しかし、やっぱり、どうにもベタにいきすぎてる感じがして、笑えなかったですねぇ。
あと、脱出の糸口がついにつかめた!ってとこで、部屋のドアが開くんですけど、たどり着く前にドアが閉まっちゃうんですよね。
もっと早く走れよ!って思った。明らかにちゃんとしっかり走れば間に合う感じなんですもん。
細かいとこですけど、もうちょいうまく作ってほしかった箇所ですね。
ちなみに、あらすじ見てもらったらわかるんですけど、メキシコストーリーと同時展開で話が進むんですね。途中はまったく絡みがないんですが、最後の最後に、絡むわけです。
この引っ張り方はかなり好きですね、僕は。
あのむちゃくちゃ感こそが、松本らしいというか。
僕が唯一映画内で笑ったとこです。あの笑いのために一時間強引っ張るんですからすごいですよね。
それでも、ラスト。物語はまったくテイストの変わったものに、なってしまいます。
僕なりの解釈はもちろんですが、だったらどうも納得できないところがあるんですよね。
時代設定がわからないので、そこは差し置いても、あのラストの上に松本が上がっていく部分って少なくともスイッチ押す順番は、時系列にイコールになってないとおかしいと思うんですよ。
オバマの映像が流れたあとに、ブッシュの映像が流れるってことは、あのスイッチを下から順番に押していくやり方ではありえないんですよね。

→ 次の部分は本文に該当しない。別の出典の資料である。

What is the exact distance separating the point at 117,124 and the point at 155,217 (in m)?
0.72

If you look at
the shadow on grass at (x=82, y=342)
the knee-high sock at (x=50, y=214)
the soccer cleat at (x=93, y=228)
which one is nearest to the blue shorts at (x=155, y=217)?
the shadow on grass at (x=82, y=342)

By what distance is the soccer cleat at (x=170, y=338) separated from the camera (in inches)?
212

時系列がおかしいじゃないですか。
その瞬間、適当に作ってしまったのかな、と思ってしまいました。
なにやら、壮大なテーマに無理やり持っていく映画でしたが、
それはただ、松本が壮大なテーマな雰囲気の映画を作りたかっただけにすぎないのかもしれません。
ラストははっきりしないし、笑いもベタベタ。
あんまりおもしろい作品ではなかったですね。